Written: Written February 27, 1917
Published: First published in 1964 in Collected Works, Fifth (Russian) Ed., Vol. 49. Sent from Zurich to Clarens. Printed from the original.
Source: Lenin Collected Works, Progress Publishers, , Moscow, Volume 43, pages 612b-613.
Translated: Martin Parker and Bernard Isaacs
Transcription\Markup: R. Cymbala
Public Domain: Lenin Internet Archive (2005). You may freely copy, distribute, display and perform this work; as well as make derivative and commercial works. Please credit “Marxists Internet Archive” as your source. • README
If you send me your theses on the war question, I shall be glad to discuss them, of course. As for your coming out against Golay, I don’t see why the idea of its being “awkward” should occur to you. In my opinion, on the contrary, it’s anything but awkward and extremely useful. We have got to come out as strongly and bluntly as possible against the ridiculous pacifism of the French (achieving socialism without revolution, and so on) and the ridiculous belief in democracy. Golay, in my opinion, should be given a special and public trouncing for recanting the valuable admissions in his pamphlet Le Socialisme qui meurt. I consider this pamphlet excellent material for criticising the weakness and shallow thinking of the French Lefts.

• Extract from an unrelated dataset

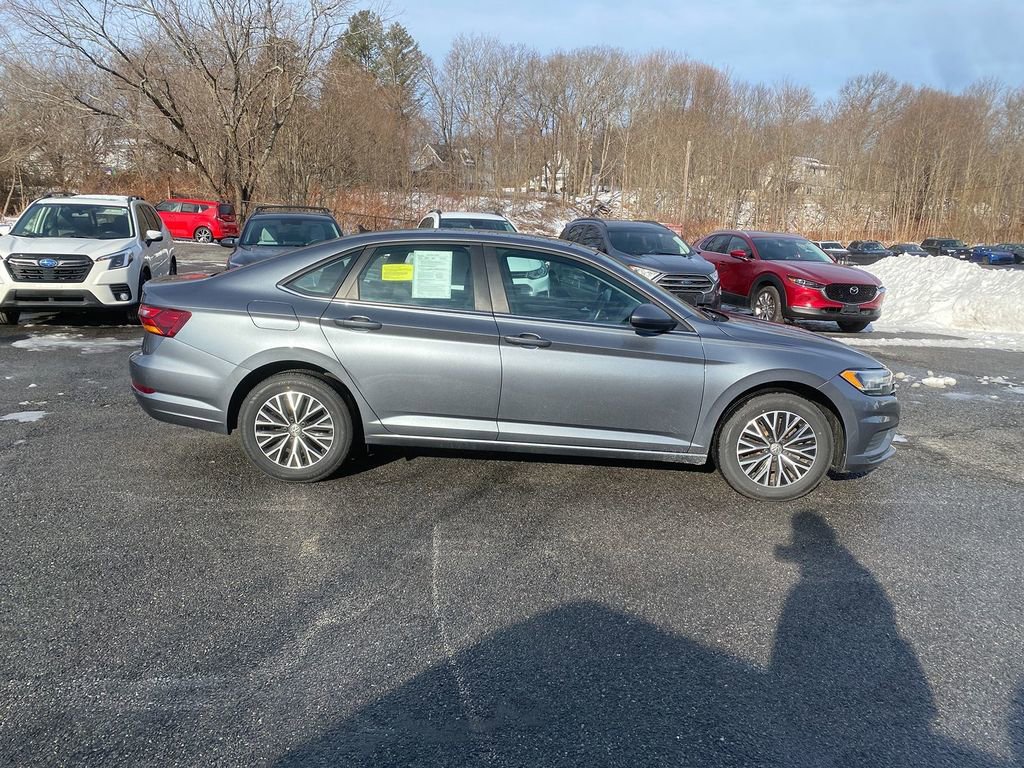 Used 2019 Volkswagen Jetta SE w/ Cold Weather Package image 4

I have received from you a copy of the Russian text of the leaflet (I am very pleased that you liked it). But there is no sign of the French text!! Yet I asked for it to be done in duplicate!!! The thought that we shall be late preys on my mind—there is only 2 months to go until 1. V and the difficulties of communicating with the warring countries are enormous.
As regards Usiyevich, you write yourself that he is “spineless”. So I did not scold him for nothing (and I asked for the letter to be shown to you so that we could agree on methods of influencing him).

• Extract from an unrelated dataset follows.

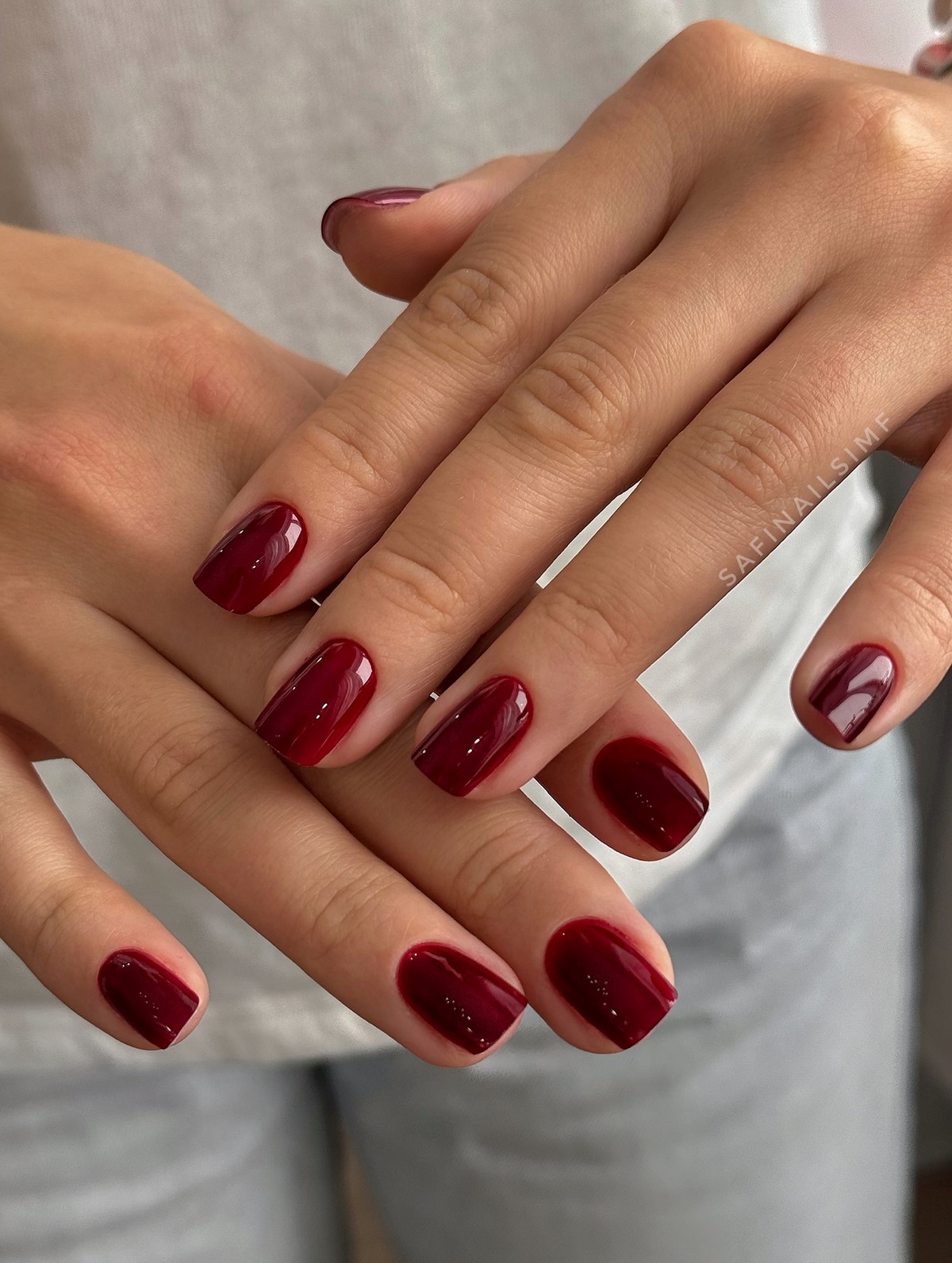 Этой весной выбирают темный: маникюр, который неожиданно освежает руки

So please hurry up as much as you can with the French and English translations of the leaflet. If for any reason you couldn’t do it in duplicate, then at least let me know exactly when you sent the leaflet (French) to Abramovich.

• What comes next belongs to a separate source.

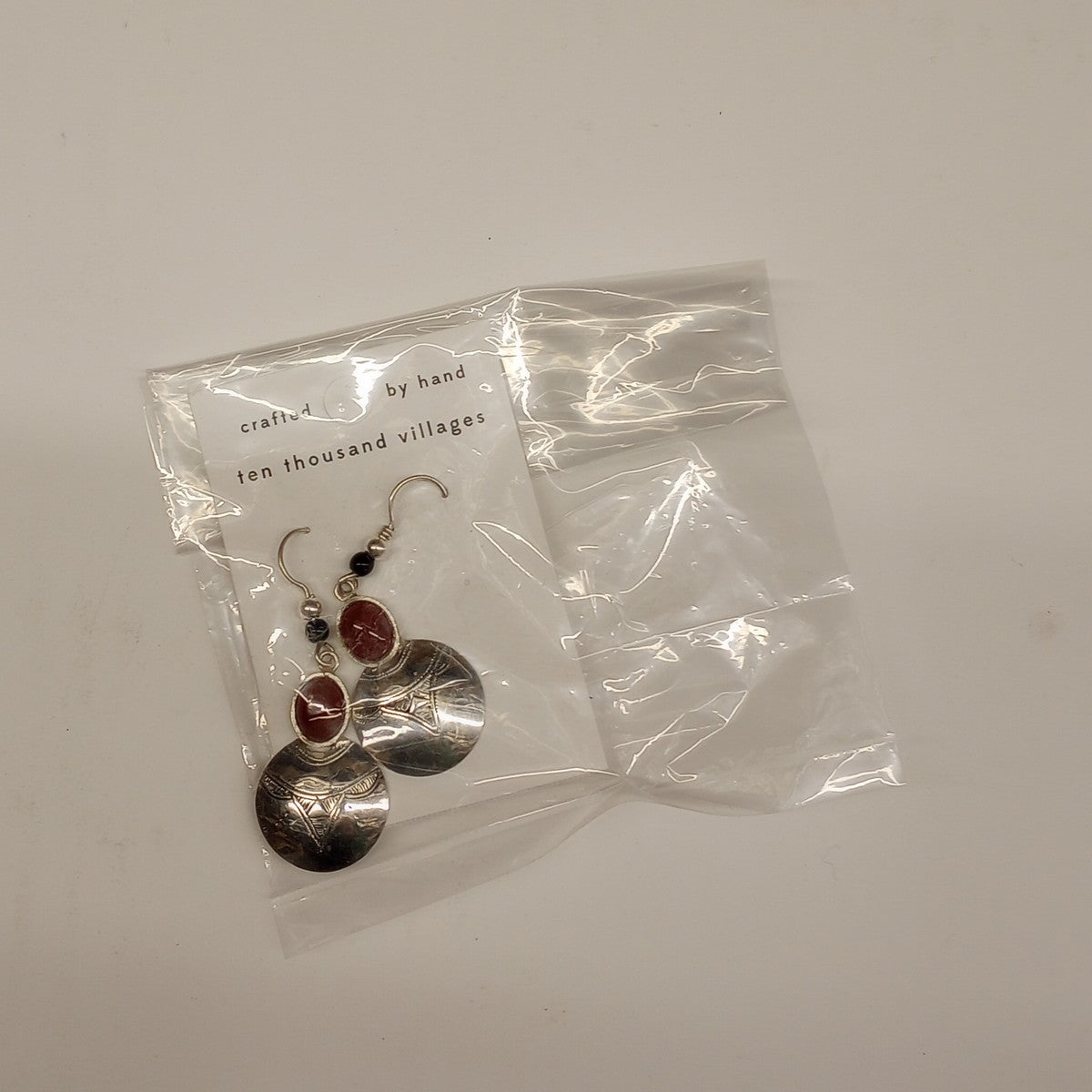 Earrings disc Tuareg silv/agate 2.25L silv/rd/blk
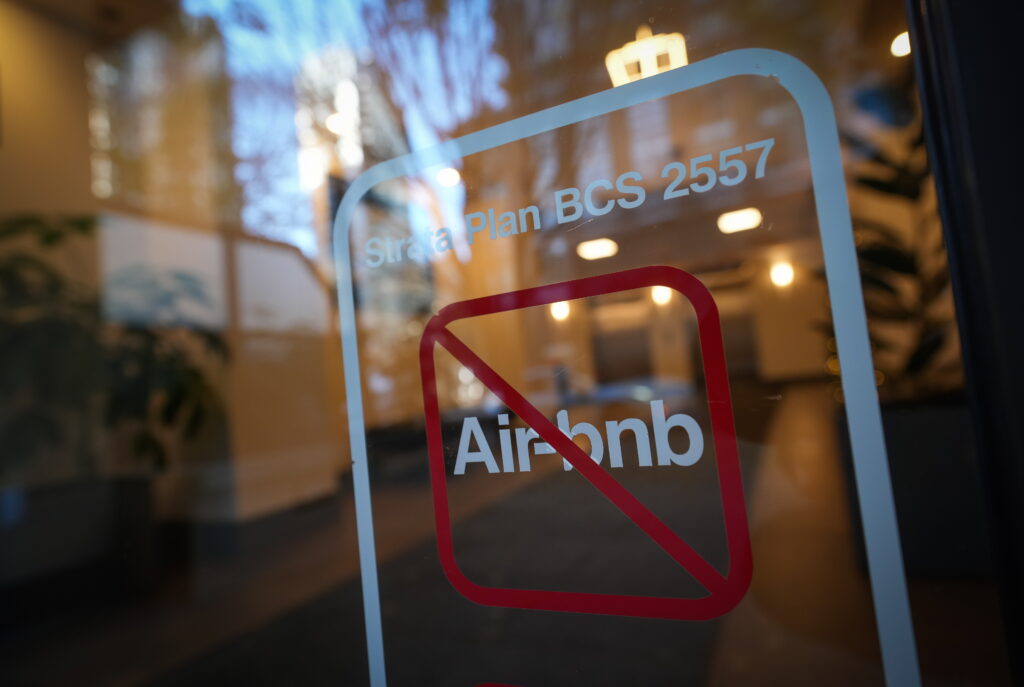 Guvernele iau măsuri împotriva Airbnb. Iată care sunt drepturile de rambursare în cazul în care rezervarea este anulată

I am ever so pleased to hear that you are coming out more often before the youth. A useful thing! The young are the only people worth working on! Everything must be done to break down their pacifism and disbelief in the mass movement (what about the Zurich strike of 1912? And in Geneva in 1900 or 1902?). It would be a good thing if you could collect material on the big strikes in the history of the labour movement in French Switzerland.
Nadya has recovered.
All the very best,
P.S. I have read Pannekoek’s discussion with Kautsky in Neue Zeit (1912). Kautsky is despicably mean, and Pannekoek, but for some inaccuracies and slight mistakes, is almost right. Kautsky is the acme of opportunism.